Dagudu Moothalu () is a 1964 Indian Telugu-language comedy film produced by D. B. Narayana and directed by Adurthi Subba Rao, who also wrote the screenplay. Based on a story by Mullapudi Venkata Ramana, it stars N. T. Rama Rao and B. Saroja Devi. In Dagudu Moothalu, the distant relatives of an ailing man attempt to usurp his wealth, while making sure that his grandson, the rightful heir, does not inherit the said wealth.

Ramana took plot details of the 1936 American film Mr. Deeds Goes to Town – the title character inheriting a huge property and subsequently being branding a lunatic by miscreants who are after his wealth – but then wrote a story creating new characters and situations, Dagudu Moothalu. The film was released on 21 August 1964, and became a commercial success. It was later remade in Tamil as Avan Pithana? (1966) and in Hindi as Jwaar Bhata (1973).

Plot 
Vishwasundara Rao is an affluent, but ailing gentleman. He deserts his son who marries without the former's consent. By the time Vishwasundara Rao realises what he did, he loses his son and daughter-in-law. The couple's son Sundarayya is raised as an orphan despite being the grandson of a rich family. He earns his living by establishing a coffee hotel in the same town as his grandfather.

Vishwasundara Rao's distant relatives, Bhushanam and Sooramma, plot to usurp his wealth while under the guise of serving him. Bhushanam supports Sooramma's plan to make Viswasundara Rao adopt her son Paparao on the condition that she perform his daughter Ammadu's marriage with Paparao.

Subbulu, a young woman, escapes from her house to avoid an unwanted wedding. She takes shelter in Sundarayya's house, and both fall in love. After some days, Subbulu gets a job to take care of Vishwasundarayya in his bungalow. She finds photos of Sundarayya's parents in the bedroom and realises that Sundarayya is the grandson of Vishwasundara Rao. She brings the grandfather-grandson together. Vishwasundara Rao sadly dies after looking at his grandson.

With their plans having been botched, Bhushanam decides to frame Sundarayya as a lunatic. However, the truth soon comes out, and Sooramma, Bhushanam and his aide Siddhanthi are convicted for their actions. Sundarayya marries Subbulu, and Paparao marries Ammadu.

Cast 
N. T. Rama Rao as Sundara Rao Jr. "Sundarayya"
B. Saroja Devi as Subba Lakshmi "Subbulu"

┄┄┄┄┄┄┄┄┄┄┄┄┄┄┄┄┄┄┄┄

§ **WHAT YOU NEED TO DO**
**a.** What Hindi remake of the film does the Dagudu Moothalu article name, and in what year was it made?
**b.** Pick up the Dagudu Moothalu article after its last line and carry it forward.

§ **INFORMATION GIVEN**

┄┄┄┄┄┄┄┄┄┄┄┄┄┄┄┄┄┄┄┄

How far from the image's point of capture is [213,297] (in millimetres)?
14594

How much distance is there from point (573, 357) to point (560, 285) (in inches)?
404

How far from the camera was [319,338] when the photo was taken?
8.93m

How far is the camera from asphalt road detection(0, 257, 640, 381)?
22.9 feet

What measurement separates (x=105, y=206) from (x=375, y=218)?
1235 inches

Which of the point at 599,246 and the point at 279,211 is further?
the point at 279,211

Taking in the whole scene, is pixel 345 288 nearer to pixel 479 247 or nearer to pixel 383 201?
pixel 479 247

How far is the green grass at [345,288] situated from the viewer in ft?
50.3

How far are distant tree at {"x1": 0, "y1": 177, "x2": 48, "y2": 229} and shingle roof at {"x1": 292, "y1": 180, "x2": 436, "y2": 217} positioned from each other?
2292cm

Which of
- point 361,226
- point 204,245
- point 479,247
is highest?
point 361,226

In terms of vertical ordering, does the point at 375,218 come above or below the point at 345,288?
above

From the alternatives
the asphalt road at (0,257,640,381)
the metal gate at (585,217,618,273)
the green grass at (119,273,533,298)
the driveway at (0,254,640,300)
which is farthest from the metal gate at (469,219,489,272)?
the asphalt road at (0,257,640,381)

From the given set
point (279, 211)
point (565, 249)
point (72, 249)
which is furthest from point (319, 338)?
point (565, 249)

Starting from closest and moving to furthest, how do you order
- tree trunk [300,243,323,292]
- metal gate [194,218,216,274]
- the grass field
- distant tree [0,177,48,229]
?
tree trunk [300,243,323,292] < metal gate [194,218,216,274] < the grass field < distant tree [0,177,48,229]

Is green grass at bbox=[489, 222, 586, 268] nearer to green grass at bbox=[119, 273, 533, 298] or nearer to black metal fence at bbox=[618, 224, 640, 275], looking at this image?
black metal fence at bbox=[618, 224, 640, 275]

┄┄┄┄┄┄┄┄┄┄┄┄┄┄┄┄┄┄┄┄

§ **RESULTS IN ORDER**
**a.** Jwaar Bhata, 1973.

**b.**
Gummadi as Viswasundara Rao
Ramana Reddy as Bhushanam
Padmanabham as Papayi
Allu Ramalingaiah as Siddhanthi Gavarayya
Suryakantham as Sooramma
Sharada as Ammadu
Raavi Kondala Rao as the family doctor
Radha Kumari as Bhushanam's wife

Production

Development 
In 1962, producer D. B. Narayana of D. B. N. Productions assigned Mullapudi Venkata Ramana to write the story and dialogues for his next production, which would star N. T. Rama Rao. Ramana took plot details of the 1936 American film Mr. Deeds Goes to Town – the title character inheriting a huge property and subsequently being branding a lunatic by miscreants who are after his wealth – and wrote a story creating new characters and situations, Dagudu Moothalu. Adurthi Subba Rao was hired to direct, and wrote the screenplay based on Ramana's story. Cinematography was handled by P. L. Roy, and editing by T. Krishna.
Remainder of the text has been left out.